IN LIFE, there are two choices you must grapple with, and that is whether you succeed or fail.
For some, success comes later on after much perseverance and hard work.
For others, they learn to move on when the decisions they make are not working well and they have to pursue other alternatives.
Empowerment recognises that nobody knows a job better than the person doing it and that most people want to be involved and take pride in their work.
Empowerment is an extremely effective tool for developing both the people and the organisations that they work for. It is a vital element of the business environment.
Knowing your customer, improving service delivery, continuous innovation, increased productivity and gaining competitive advantage — none of this is possible unless organisations find new ways to empower their employees.
Although it will benefit organisations, the question most people will ask is: “What’s in it for me?”
So how much will you get out of it? What does empowerment really mean to you? What can managers do to empower the people they work with?
What empowerment is
Empowering people encourages them to become more involved in their decisions and the activities that affect their jobs.
It means giving them the opportunity to unleash their creative talents to show that they can come up with good ideas and, more importantly, to empower them to put these ideas into practice.
The concept of empowerment involves the following steps:
Encourage people to play a more active role in their work;
Involve them in taking responsibility for improving the way that things are done; and
Enable them to make more and bigger decisions without having to refer to someone more senior in the organisation.
Why it is necessary
Empowerment is necessary to transform the way you work with people in the organisation, and there are two reasons for this.
One, the external environment has changed.
Two, people themselves have changed in their personalities over a period of time.
The external environment has changed so rapidly that intense competition abounds all around.
All businesses are, to a greater or lesser extent, influenced and affected by the competitive environment.
New competition from overseas represents a substantial threat, while many businesses set their sights on exploiting opportunities in the global market.
Organisations need empowered people to help them fight off these competitive threats.
Organisations can develop and offer training programmes on people skills that train employees on the job.
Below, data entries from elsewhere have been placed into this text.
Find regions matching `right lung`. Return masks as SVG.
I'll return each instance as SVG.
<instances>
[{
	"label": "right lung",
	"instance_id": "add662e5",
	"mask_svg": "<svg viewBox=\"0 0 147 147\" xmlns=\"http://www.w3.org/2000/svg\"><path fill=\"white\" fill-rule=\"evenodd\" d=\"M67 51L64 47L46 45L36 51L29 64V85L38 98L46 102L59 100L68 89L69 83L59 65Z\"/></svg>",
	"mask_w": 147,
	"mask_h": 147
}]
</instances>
People are more empowered by development that occurs on the job than they would be by going for courses. It is because they will learn more quickly and effectively if what they are doing is practical and relevant.
As a manager in your organisation, you may decide that all employees will need some form of training to meet identified needs and expectations.
You will find that developing people in the workplace is useful because:
It is not only cheap and relevant but also easy to organise; and
Involvement is crucial for all employees.
Lead by example
If you want your peers to do what they say they will do, you will have to prove yourself to be reliable.
If you want to be innovative, you will have to be prepared to take risks.
If you want others to make an extra effort, you will have to push yourself harder.
If you want them to be open, you will have to be honest and sincere with yourself first.
These are all the traits of empowerment, and managers need to delegate the responsibilities to their employees to accomplish it. What a better way of proving it when you are given the opportunity to lead by example!
Listen and question
Make a conscientious effort to listen to what the other person is telling you and to understand what he is trying to say. Empowered people are aware of the significance of listening and questioning.
If you make a point of asking people what they think and of actively listening to what they say, you will help make them feel that they can contribute something of value to their work and business.
Sell your ideas
People love challenges, and part of the empowerment process involves unleashing their creativity.
Once that creativeness has taken shape, they sell their ideas to people to generate more wealth and income for the organisation.
To unlock this potential, managers must be willing to empower their employees to reach greater creative heights. Leaders and managers should heed the call to make empowerment a way of life for every employee.